**Task goal:**
Please copy the material below word for word, leaving out the pictures.

────────

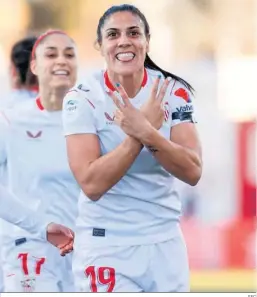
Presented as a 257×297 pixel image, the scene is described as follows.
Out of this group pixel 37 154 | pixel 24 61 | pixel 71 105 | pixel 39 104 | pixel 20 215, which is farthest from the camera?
pixel 24 61

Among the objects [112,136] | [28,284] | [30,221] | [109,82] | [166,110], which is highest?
[109,82]

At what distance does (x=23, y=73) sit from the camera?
619 cm

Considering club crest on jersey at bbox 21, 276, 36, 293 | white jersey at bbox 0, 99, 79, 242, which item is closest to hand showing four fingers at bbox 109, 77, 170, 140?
white jersey at bbox 0, 99, 79, 242

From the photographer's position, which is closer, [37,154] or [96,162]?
[96,162]

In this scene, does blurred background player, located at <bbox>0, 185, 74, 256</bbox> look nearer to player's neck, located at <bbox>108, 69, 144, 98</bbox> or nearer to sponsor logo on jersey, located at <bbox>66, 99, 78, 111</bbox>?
sponsor logo on jersey, located at <bbox>66, 99, 78, 111</bbox>

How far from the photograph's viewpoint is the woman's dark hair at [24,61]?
241 inches

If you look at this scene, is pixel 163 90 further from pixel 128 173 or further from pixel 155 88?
pixel 128 173

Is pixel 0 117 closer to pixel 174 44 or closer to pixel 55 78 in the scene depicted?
pixel 55 78

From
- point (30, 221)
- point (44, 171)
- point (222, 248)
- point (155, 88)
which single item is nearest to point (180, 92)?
point (155, 88)

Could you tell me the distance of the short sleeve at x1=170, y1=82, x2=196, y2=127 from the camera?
4234 mm

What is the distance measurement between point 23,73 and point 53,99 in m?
0.85

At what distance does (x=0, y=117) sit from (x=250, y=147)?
7935 millimetres

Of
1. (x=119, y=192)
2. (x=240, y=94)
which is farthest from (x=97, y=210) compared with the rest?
(x=240, y=94)

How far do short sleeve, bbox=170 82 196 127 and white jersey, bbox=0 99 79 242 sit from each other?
1.06m
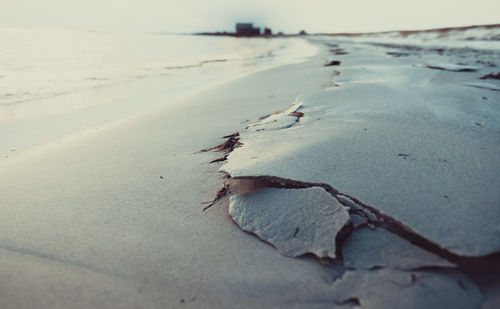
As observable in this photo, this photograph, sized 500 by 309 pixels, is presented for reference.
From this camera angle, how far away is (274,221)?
0.94 m

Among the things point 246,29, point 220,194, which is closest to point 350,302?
point 220,194

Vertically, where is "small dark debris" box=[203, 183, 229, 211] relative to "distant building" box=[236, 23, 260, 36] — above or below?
above

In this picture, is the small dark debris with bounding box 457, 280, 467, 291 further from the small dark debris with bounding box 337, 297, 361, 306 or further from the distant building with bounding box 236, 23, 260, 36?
the distant building with bounding box 236, 23, 260, 36

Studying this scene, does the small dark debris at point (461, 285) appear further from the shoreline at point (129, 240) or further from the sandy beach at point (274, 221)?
the shoreline at point (129, 240)

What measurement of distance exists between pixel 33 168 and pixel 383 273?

────────

**Task result:**
Presented as a 257×297 pixel image, the scene is described as follows.
Out of this group pixel 37 154 | pixel 24 61 | pixel 71 105 | pixel 39 104 | pixel 20 215, which is farthest from the camera?
pixel 24 61

Among the objects [112,136] | [28,284] | [30,221] | [109,82] | [166,110], which is highest?
[109,82]

At what distance does (x=23, y=73) sit from the camera?
619 cm

Considering club crest on jersey at bbox 21, 276, 36, 293 | white jersey at bbox 0, 99, 79, 242, which item is closest to hand showing four fingers at bbox 109, 77, 170, 140?
white jersey at bbox 0, 99, 79, 242

From the photographer's position, which is closer, [37,154] or [96,162]?
[96,162]

In this scene, does blurred background player, located at <bbox>0, 185, 74, 256</bbox> look nearer to player's neck, located at <bbox>108, 69, 144, 98</bbox> or nearer to sponsor logo on jersey, located at <bbox>66, 99, 78, 111</bbox>?
sponsor logo on jersey, located at <bbox>66, 99, 78, 111</bbox>

How far from the photograph's viewpoint is the woman's dark hair at [24,61]?
241 inches

If you look at this scene, is pixel 163 90 further from pixel 128 173 or further from pixel 155 88?
pixel 128 173

Is pixel 0 117 closer to pixel 174 44 or closer to pixel 55 78 in the scene depicted?
pixel 55 78

From
- point (30, 221)
- point (44, 171)
- point (222, 248)
- point (155, 88)
which single item is nearest to point (180, 92)?
point (155, 88)

Could you tell me the distance of the short sleeve at x1=170, y1=82, x2=196, y2=127 from the camera?
4234 mm

What is the distance measurement between point 23,73 and point 53,99 in m?
0.85

At what distance does (x=0, y=117) sit from (x=250, y=147)?
7935 millimetres

Of
1. (x=119, y=192)
2. (x=240, y=94)
which is farthest from (x=97, y=210) compared with the rest?
(x=240, y=94)

How far do short sleeve, bbox=170 82 196 127 and white jersey, bbox=0 99 79 242 sit from each other?
1.06m
As observable in this photo, this photograph, sized 500 by 309 pixels, is presented for reference.
From this camera angle, how far away is (274,221)?
0.94 m

Among the things point 246,29, point 220,194, which is closest to point 350,302?
point 220,194

Vertically, where is "small dark debris" box=[203, 183, 229, 211] relative to "distant building" box=[236, 23, 260, 36] — above or below?
above

In this picture, is the small dark debris with bounding box 457, 280, 467, 291 further from the small dark debris with bounding box 337, 297, 361, 306 or further from the distant building with bounding box 236, 23, 260, 36?
the distant building with bounding box 236, 23, 260, 36

Studying this scene, does the small dark debris at point (461, 285) appear further from the shoreline at point (129, 240) or further from the sandy beach at point (274, 221)?
the shoreline at point (129, 240)

What measurement of distance exists between pixel 33 168 and pixel 383 273?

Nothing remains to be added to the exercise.